Select every line in the rows below that contains the word "skirt", and copy each one.

* **MATERIAL**:
◆ ◆ ◆

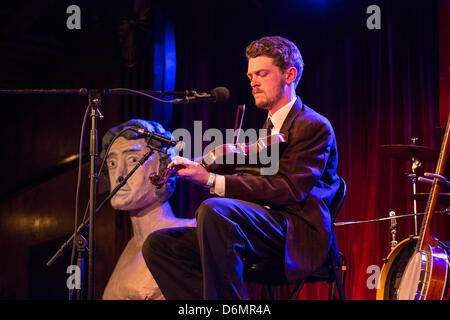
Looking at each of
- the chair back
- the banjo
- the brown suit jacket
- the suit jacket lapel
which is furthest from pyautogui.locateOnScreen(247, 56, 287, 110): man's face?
the banjo

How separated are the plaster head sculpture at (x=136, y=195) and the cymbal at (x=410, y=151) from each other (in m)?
1.55

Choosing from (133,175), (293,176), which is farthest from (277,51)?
(133,175)

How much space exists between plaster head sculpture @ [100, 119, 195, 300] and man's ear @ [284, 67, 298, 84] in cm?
152

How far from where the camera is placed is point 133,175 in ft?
13.2

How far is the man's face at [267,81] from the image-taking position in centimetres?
261

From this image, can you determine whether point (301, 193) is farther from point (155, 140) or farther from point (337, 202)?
point (155, 140)

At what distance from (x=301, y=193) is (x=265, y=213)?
0.19 m

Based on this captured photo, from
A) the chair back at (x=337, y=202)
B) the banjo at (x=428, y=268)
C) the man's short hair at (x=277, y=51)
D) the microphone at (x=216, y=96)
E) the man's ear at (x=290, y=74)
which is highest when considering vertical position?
the man's short hair at (x=277, y=51)

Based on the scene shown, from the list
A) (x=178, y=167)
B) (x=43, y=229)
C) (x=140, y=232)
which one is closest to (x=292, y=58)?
(x=178, y=167)

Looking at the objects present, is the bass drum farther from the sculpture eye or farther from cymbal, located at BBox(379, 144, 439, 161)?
the sculpture eye

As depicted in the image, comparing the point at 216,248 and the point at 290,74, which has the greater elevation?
the point at 290,74

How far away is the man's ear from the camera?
104 inches

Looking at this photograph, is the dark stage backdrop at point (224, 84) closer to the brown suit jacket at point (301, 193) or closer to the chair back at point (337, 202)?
the chair back at point (337, 202)

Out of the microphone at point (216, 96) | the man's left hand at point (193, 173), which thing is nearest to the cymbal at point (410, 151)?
the microphone at point (216, 96)
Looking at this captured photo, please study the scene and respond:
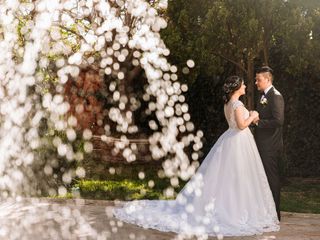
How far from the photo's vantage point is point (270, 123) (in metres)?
8.24

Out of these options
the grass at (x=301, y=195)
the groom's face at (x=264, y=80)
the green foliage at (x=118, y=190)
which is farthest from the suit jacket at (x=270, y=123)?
the green foliage at (x=118, y=190)

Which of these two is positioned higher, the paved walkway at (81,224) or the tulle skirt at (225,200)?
the tulle skirt at (225,200)

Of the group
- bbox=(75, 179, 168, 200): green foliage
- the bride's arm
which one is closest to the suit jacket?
the bride's arm

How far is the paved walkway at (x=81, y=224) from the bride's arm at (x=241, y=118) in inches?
65.6

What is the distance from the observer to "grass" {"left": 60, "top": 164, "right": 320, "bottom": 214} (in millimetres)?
10986

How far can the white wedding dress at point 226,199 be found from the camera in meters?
7.62

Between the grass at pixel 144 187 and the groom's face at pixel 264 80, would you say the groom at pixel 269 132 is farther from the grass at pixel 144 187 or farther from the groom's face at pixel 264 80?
the grass at pixel 144 187

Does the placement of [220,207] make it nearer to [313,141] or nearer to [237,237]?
[237,237]

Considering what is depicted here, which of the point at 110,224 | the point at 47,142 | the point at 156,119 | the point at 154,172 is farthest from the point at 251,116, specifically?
the point at 156,119

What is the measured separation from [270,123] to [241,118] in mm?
634

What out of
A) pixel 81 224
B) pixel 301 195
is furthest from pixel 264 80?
pixel 301 195

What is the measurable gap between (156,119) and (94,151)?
→ 110 inches

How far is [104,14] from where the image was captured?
655 inches

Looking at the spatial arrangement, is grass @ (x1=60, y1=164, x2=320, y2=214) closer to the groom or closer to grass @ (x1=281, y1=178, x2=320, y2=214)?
grass @ (x1=281, y1=178, x2=320, y2=214)
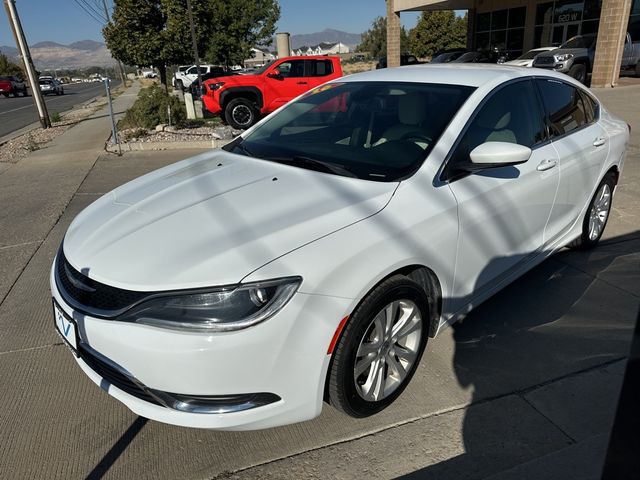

◆ ◆ ◆

* **THE RESPONSE**:
Which of these two is positioned higher, the paved walkway at (81,224) or the tulle skirt at (225,200)?
the tulle skirt at (225,200)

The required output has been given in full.